▸ Problem requirements
Beginning with the line of the entries below that holds "Test-MotoGP-Australia-2017-Día-2-7" and ending with the line that holds "a16d09ab Amazon.com : HC CSKA Moscow KHL", transcribe each line exactly as written. Pictures stay out.

▸ Dataset entries
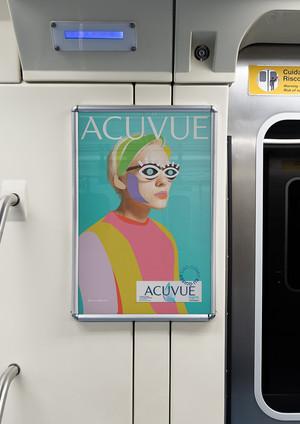 ACUVUE_01.jpg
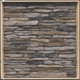 Laurel Cavern Ledge Pennsylvania StoneCraft thin stone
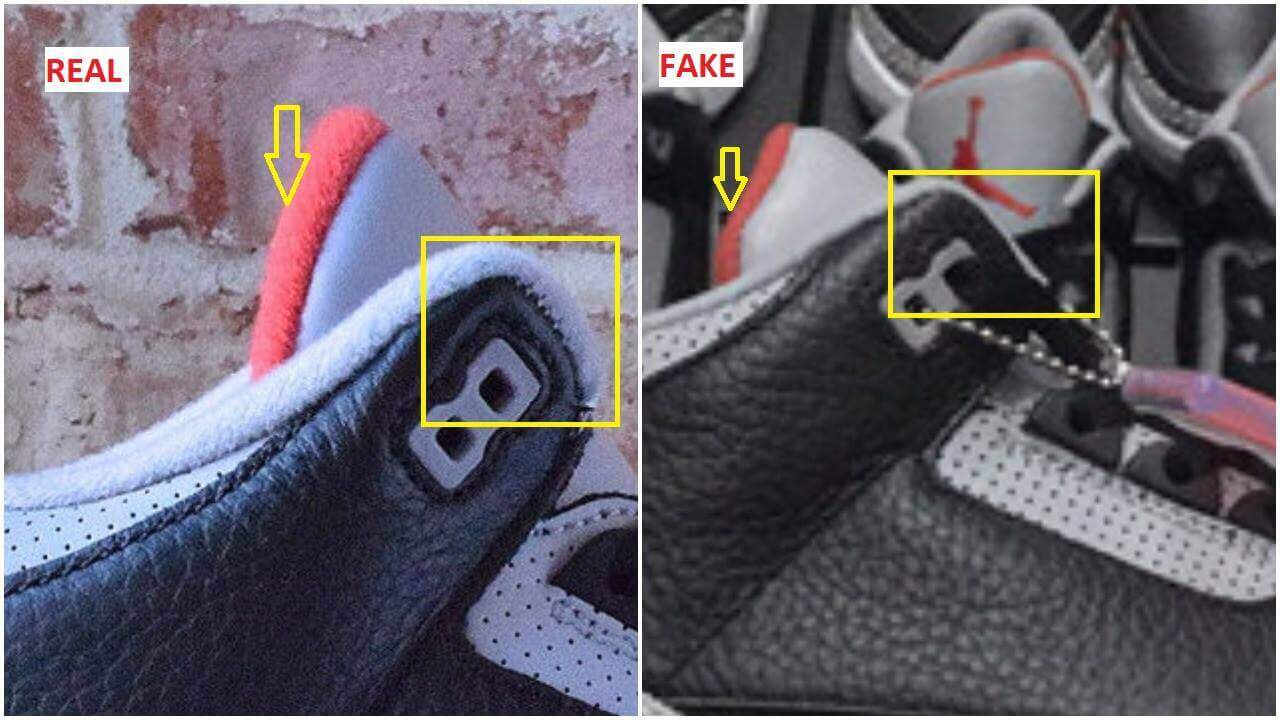 The quarter panel liner is thicker on the authentic pair than it is on the  fake ( see yellow square). The tongue of the fake pair is crooked ( see  yellow ... 8a52d4fed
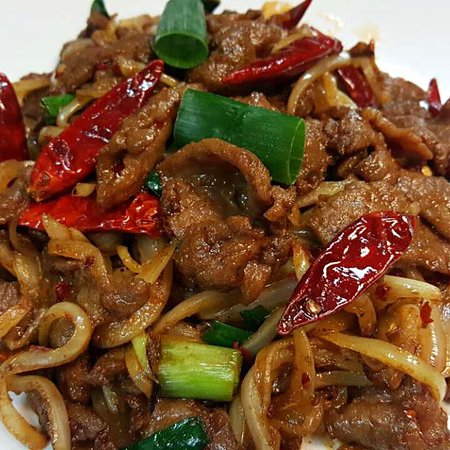 Amherst, نيويورك: Crystal Asian Cuisine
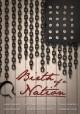 Смотреть фильм Рождение нации онлайн на Кинопод бесплатно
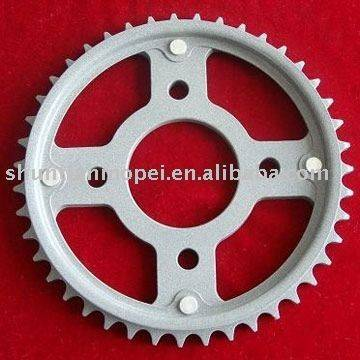 108-21 motorcycle sprocket and chain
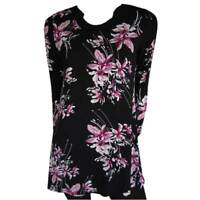 Tunic Tops Plus Size 10 12 14 16 18 20 EVERSUN Pink Black Dress Floral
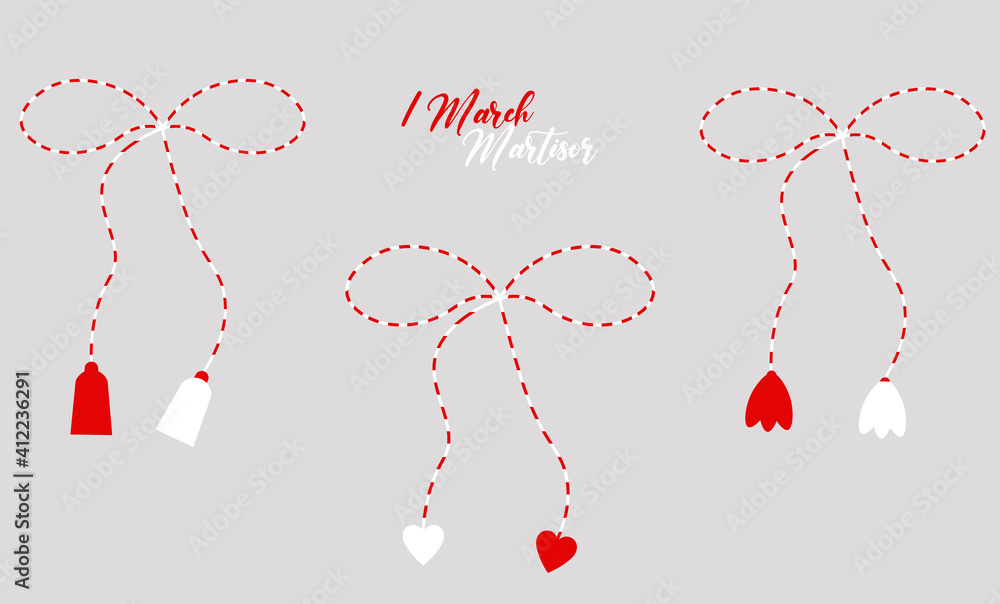 Fototapeta Martisor red and white, cute set isolated, 1 March, spring, march banner, season decoration, traditional, nice design, love, gift, vector illustration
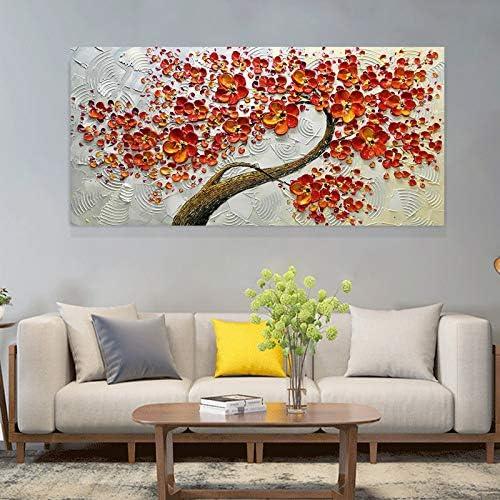 Afassw Rode Bloem Hand Geschilderd Spatel Olieschilderij Ter Decoratie Woonkamer Muur Schilderij Modern Canvas Schilderij 130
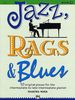 Mier, Martha : Jazz, Rags and Blues - Book 3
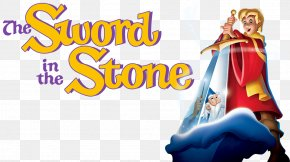 Sword In The Stone - The Sword In The Stone DVD Blu-ray Disc Animated Film Digital Copy PNG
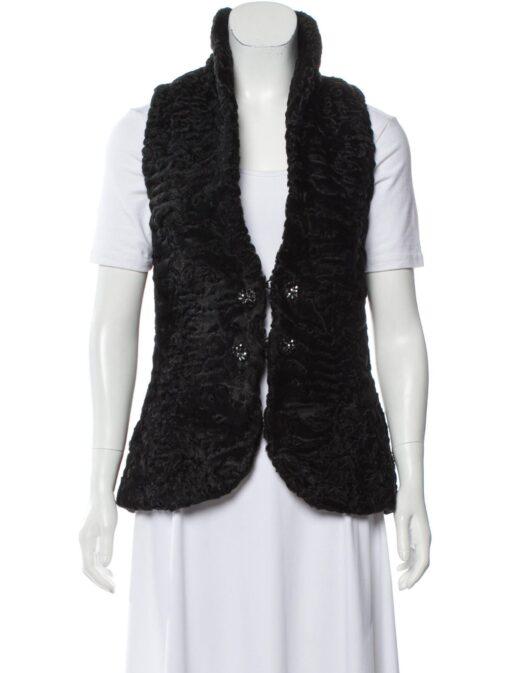 Persian Lamb Shawl Lapel Fur Waistcoat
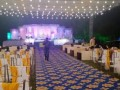 best-hotel-for-marriage-wedding-in-jabalpur-best-marriage-lawn-in-jabalpur-sukoon-resort-in-jabalpur-small-3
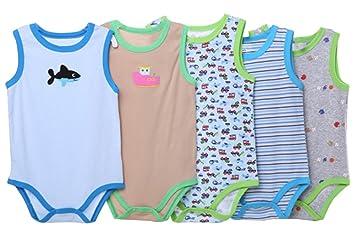 sleeveless Sleeve Bodysuit Baby Romper 0-24 months Short Baby long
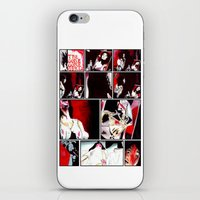 gore iPhone & iPod Skins featuring The Gore Gore Girls by Zombie Rust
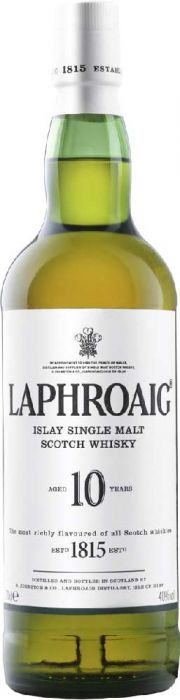 Laphroaig 10 Year Old Islay Single Malt Scotch Whisky - CaskCartel.com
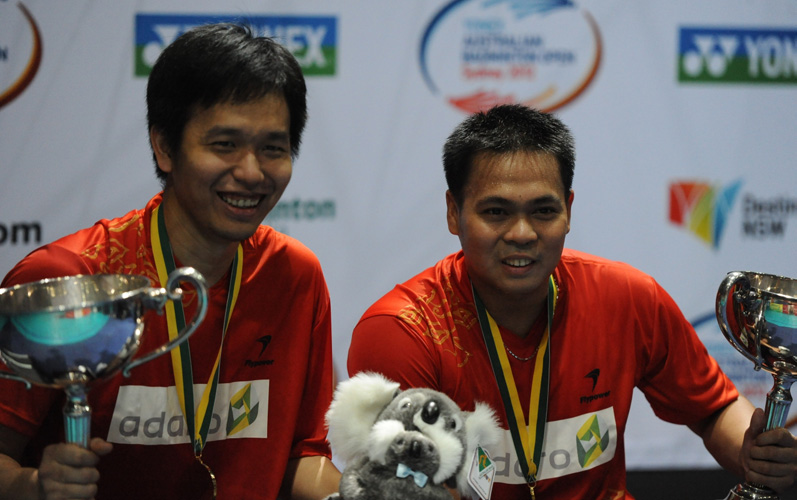 kido-setiawan-ausopen-finals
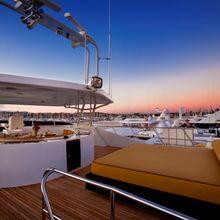 Empire Sea Yacht Sunpads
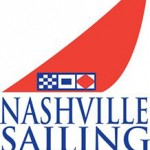 Nashville Sailing Foundation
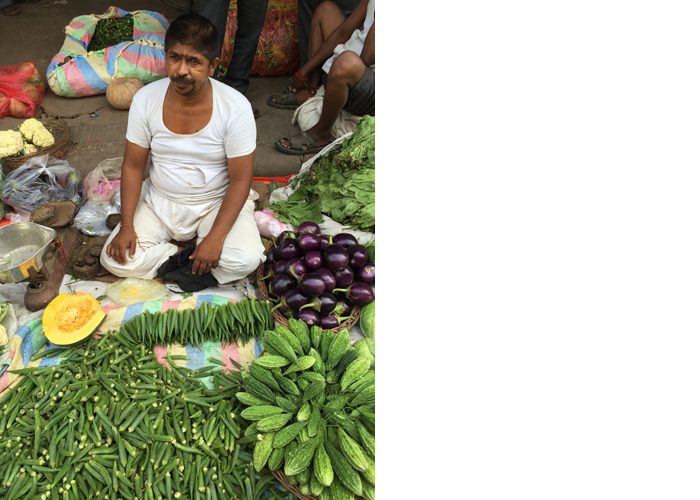 Vegetable Market - India, August 2015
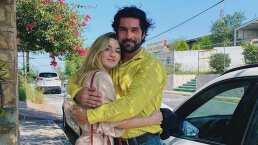 """""""Se merece lo mejor"""": Hija de Arturo Carmona responde si le gustaría que su papá tuviera novia"""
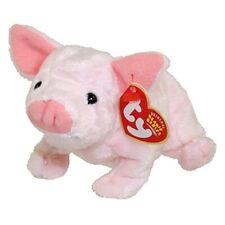 TY Beanie Babies Luau The Pig Retired - August 21 2003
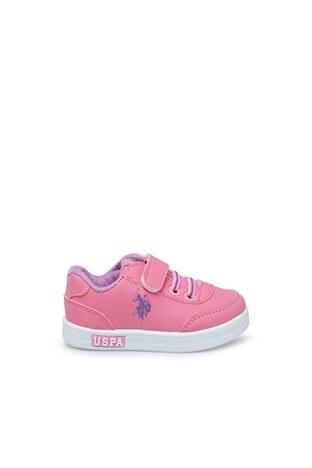 U.S. Polo Assn - U.S. Polo Assn Sneaker Erkek Çocuk Ayakkabı CAMERON WT 9PR K PEMBE
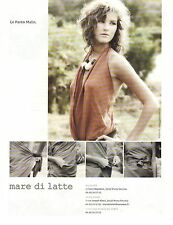 PUBLICITE ADVERTISING 2010  MARE DI LATTE vetements le paréo malin
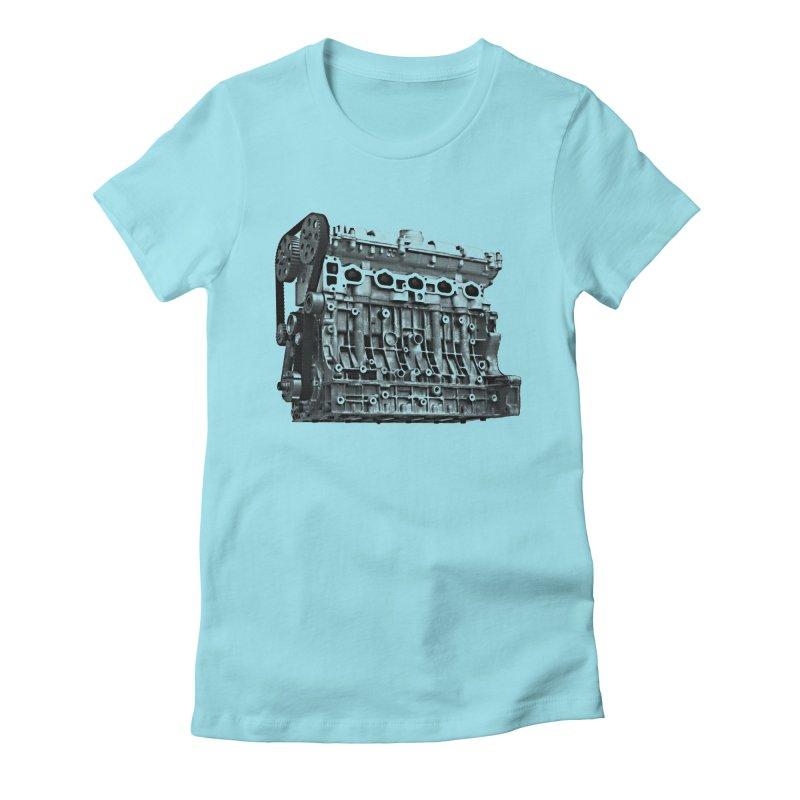 White Block Women's T-Shirt by ULTRA EPIC MEGA STOKE RAD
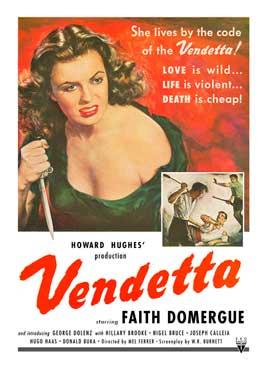 Vendetta - 11 x 17 Movie Poster - Style B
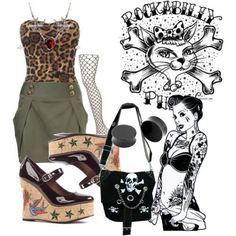 I found 'Rockabilly Pin up Outfit' on Wish, check it out!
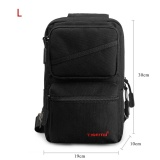 Best Rated 2017 Tigernu Brand Anti Theft Multi Functional Fashion Cross Body Stree Style Chest Bag Bag For Men Intl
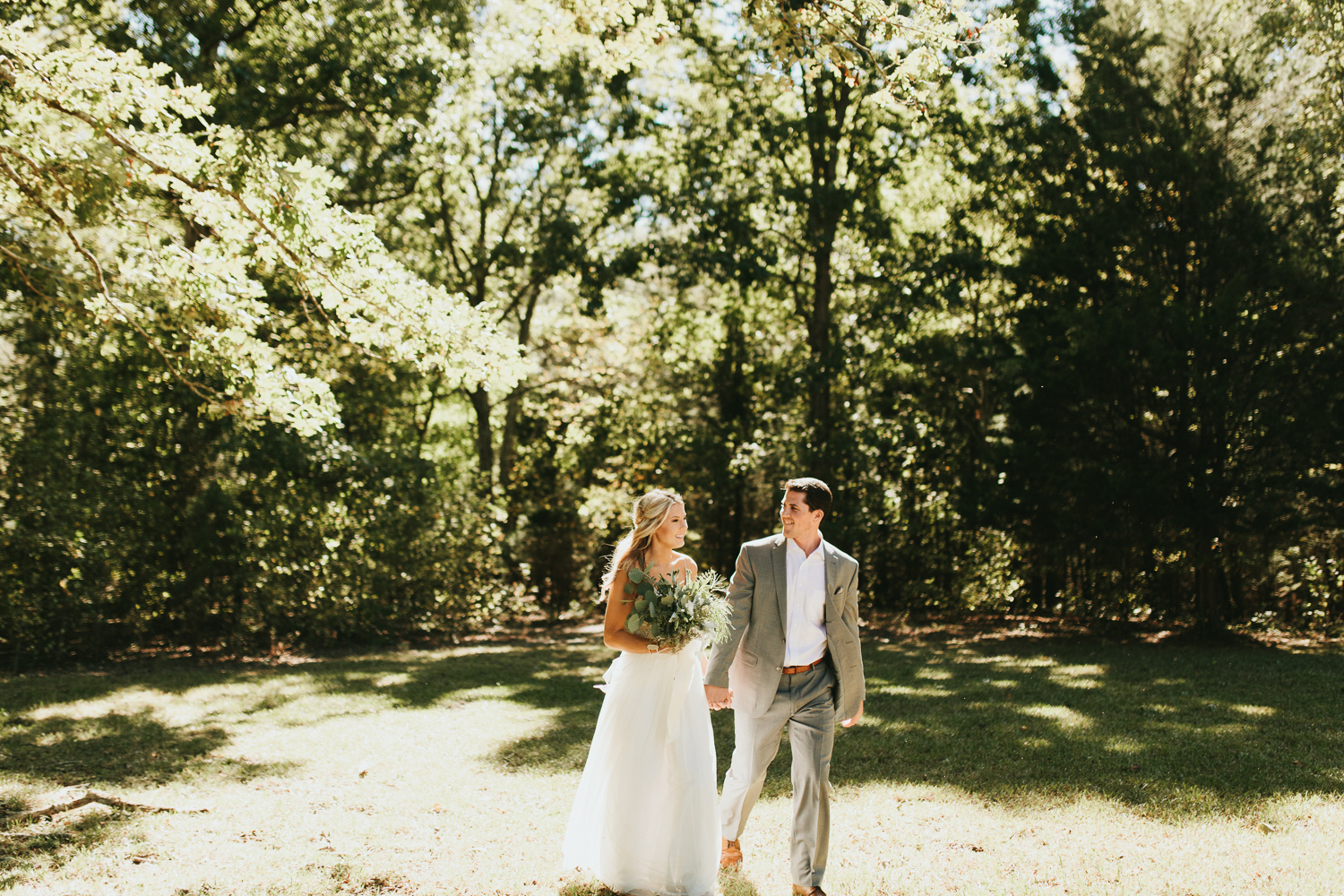 northcarolinaweddingphotographer-42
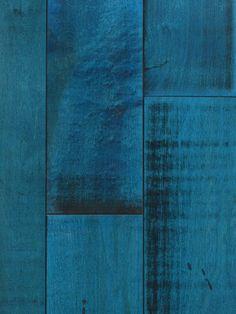 Pidfloors Hunt Zoom Wood Laminate Flooringstairsblues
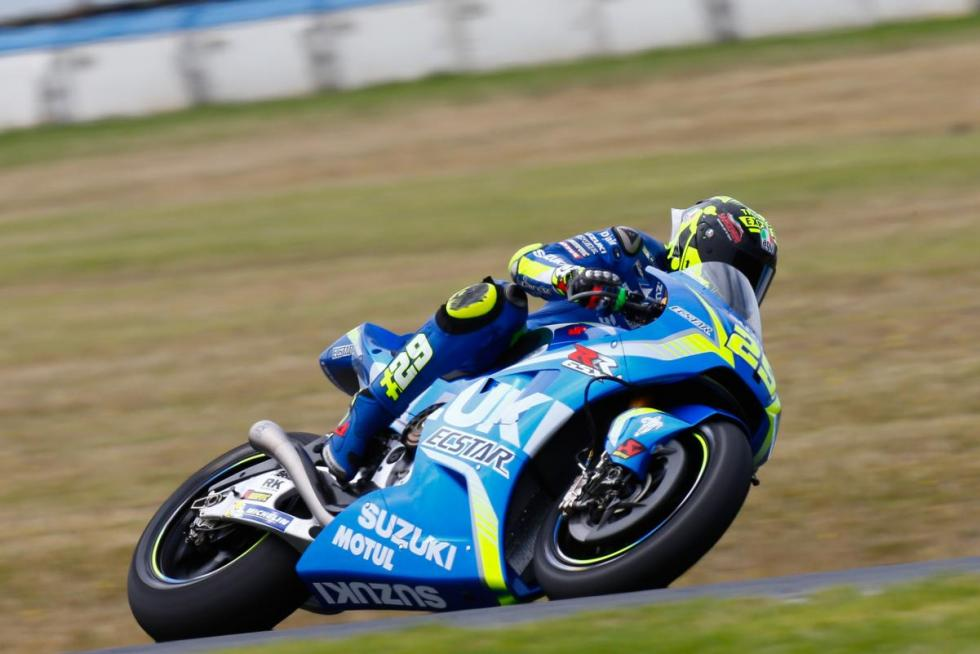 Test-MotoGP-Australia-2017-Día-2-7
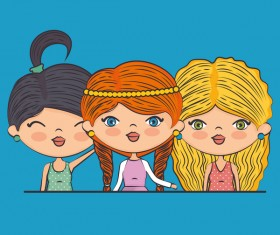 Cartoon cute girls vector illustration 04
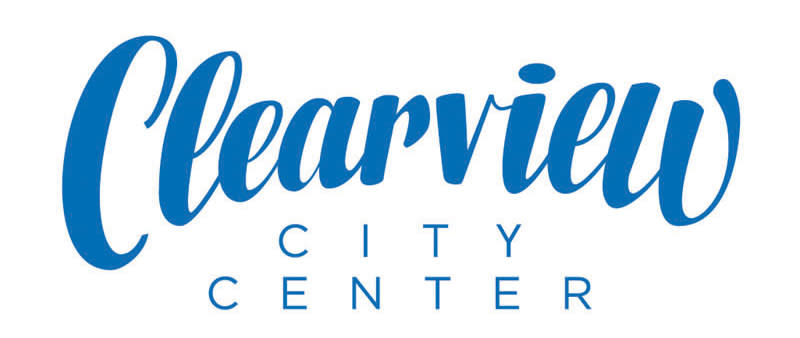 Clearview City Center
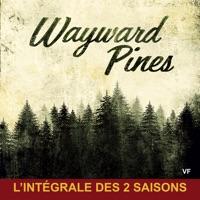 Télécharger Wayward Pines, l'intégrale des saisons 1 à 2 (VF) Episode 18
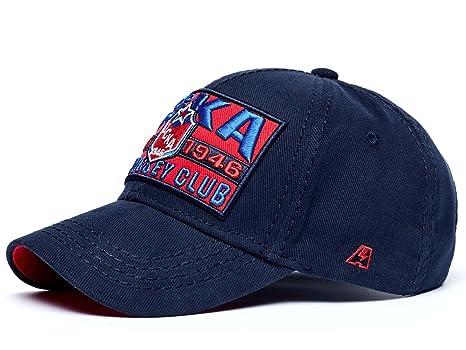 a16d09ab Amazon.com : HC CSKA Moscow KHL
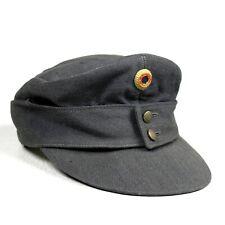 Early Post-War West German Field Cap M43 Mountain Troops Bergmutze Hat Visor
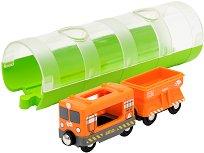 """Товарен влак и тунел - Дървена играчка от серията """"Brio: Влакчета"""" - играчка"""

▸ Output
 Test-MotoGP-Australia-2017-Día-2-7
 Cartoon cute girls vector illustration 04
 Clearview City Center
 Télécharger Wayward Pines, l'intégrale des saisons 1 à 2 (VF) Episode 18
 a16d09ab Amazon.com : HC CSKA Moscow KHL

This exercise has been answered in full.